Under law, a corporation is considered to be a legal person distinct from the shareholders (or stockholders) who own it. This means that individual shareholders (or stockholders) are not personally liable for the debts and obligations of the corporation. If a corporation fails the shareholders (or stockholders) will only lose the assets they originally invested to purchase their shares (or stocks). In a corporation, income is taxed at two levels: first on income for the corporate entity, and then at the shareholder (or stockholder) level where shareholders (or stockholders) are taxed on any dividends they have received. You create a corporation by filing Articles of Incorporation with the business regulatory body in your jurisdiction. The document that governs internal business activities of the corporation are called 'Bylaws'. In most jurisdictions you do not have to file your bylaws.
Limited liability partnerships are generally restricted for use by professionals, such as accountants and lawyers, and function to limit the liability exposure of individual partners to acts of professional negligence committed by fellow partners or employees. Limited liability is granted to all partners in an LLP. Please note that our partnership agreement is intended for a general partnership and is not suitable for use by a limited liability partnership.
A Will is a legal document stating how your money and property will be distributed after you die. Most, but not all, of your property can be disposed of in a Will. The proceeds of a life insurance policy naming someone as a beneficiary or property owned jointly with someone else cannot be disposed of by a Will. A Will also allows you to state a preference for the guardian of your minor children.
A Will enables you to:
choose who will get your property after your death;
choose how your property will be divided among your various beneficiaries;
give specific items of property to specific people;
appoint someone you trust to administer your estate; and
appoint a guardian for your minor children.
If you die without a Will, your property will be distributed by a court-appointed administrator according to statutory rules for "intestate succession." Your property will be divided among your surviving spouse, children, and possibly other relatives in whatever manner the law of your jurisdiction specifies.
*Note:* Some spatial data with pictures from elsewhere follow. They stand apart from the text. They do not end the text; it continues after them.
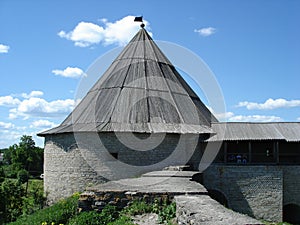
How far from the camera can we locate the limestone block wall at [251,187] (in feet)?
46.6

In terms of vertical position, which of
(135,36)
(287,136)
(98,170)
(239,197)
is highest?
(135,36)

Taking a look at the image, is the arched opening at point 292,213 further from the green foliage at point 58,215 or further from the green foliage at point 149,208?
the green foliage at point 58,215

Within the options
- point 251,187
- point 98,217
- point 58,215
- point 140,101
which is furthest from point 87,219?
point 251,187

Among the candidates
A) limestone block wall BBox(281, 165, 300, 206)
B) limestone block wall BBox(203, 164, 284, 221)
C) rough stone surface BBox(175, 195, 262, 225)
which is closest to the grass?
rough stone surface BBox(175, 195, 262, 225)

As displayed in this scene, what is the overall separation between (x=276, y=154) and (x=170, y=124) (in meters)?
4.64

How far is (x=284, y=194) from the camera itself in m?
14.9

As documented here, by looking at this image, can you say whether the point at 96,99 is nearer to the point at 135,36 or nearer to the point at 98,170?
the point at 98,170

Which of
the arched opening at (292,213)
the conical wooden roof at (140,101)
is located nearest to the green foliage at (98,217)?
the conical wooden roof at (140,101)

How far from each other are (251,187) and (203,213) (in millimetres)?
10321

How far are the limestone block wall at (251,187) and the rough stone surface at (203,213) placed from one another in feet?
27.6

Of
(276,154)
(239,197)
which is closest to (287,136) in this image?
(276,154)

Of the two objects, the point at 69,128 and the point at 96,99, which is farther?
the point at 96,99

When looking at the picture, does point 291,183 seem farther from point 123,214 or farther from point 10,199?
point 10,199

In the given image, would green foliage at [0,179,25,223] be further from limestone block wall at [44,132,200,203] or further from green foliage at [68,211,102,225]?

You will not have a chance to give property to non-relatives or to exclude relatives. Additionally, if you have no relatives, your property will go to the state rather than to a friend or charity of your choice.
A partnership is a form of business organization in which two or more individuals manage and operate the business with a view to making a profit. Each partner shares a fixed proportion of the partnership profits and losses. Depending on the type of partnership, each partner may be personally liable for the debt and obligations of the company. One benefit of a partnership is that partnership income is only taxed once. Partnership income flows through to the individual partners who will be taxed on their partnership income. This contrasts with a corporation where income is taxed at two levels. Corporation income is taxed twice: first as a corporate entity and also at the shareholder level where shareholders are taxed on any dividends received.
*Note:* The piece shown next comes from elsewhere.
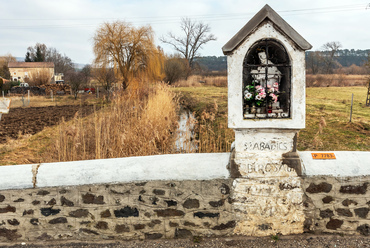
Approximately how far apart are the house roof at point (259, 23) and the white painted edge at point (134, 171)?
3.60ft

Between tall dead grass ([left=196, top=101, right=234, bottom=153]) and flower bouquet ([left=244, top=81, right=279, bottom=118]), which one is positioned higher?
flower bouquet ([left=244, top=81, right=279, bottom=118])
A joint venture can be distinguished from a partnership where a joint venture is usually limited in scope to a single project or is limited in duration to a specific time frame. In addition although the members of a joint venture will share the burden of costs in the venture, profits will be managed by each member. For example: Two related companies may work together in a joint venture to research and develop a specific product but once the product is complete each member will take the resulting product to their respective marketplace to be marketed and sold for the exclusive profit of that individual member. In this case each member would not share in the profits of another member. Each member will benefit from their own ability to exploit the product within their respective marketplace. This differs from a partnership where partners share directly in a common cost and profit pool.
Depending upon your jurisdiction there may be tax benefits for a joint venture over a partnership where a member of a joint venture may be treated differently from a partner in a partnership.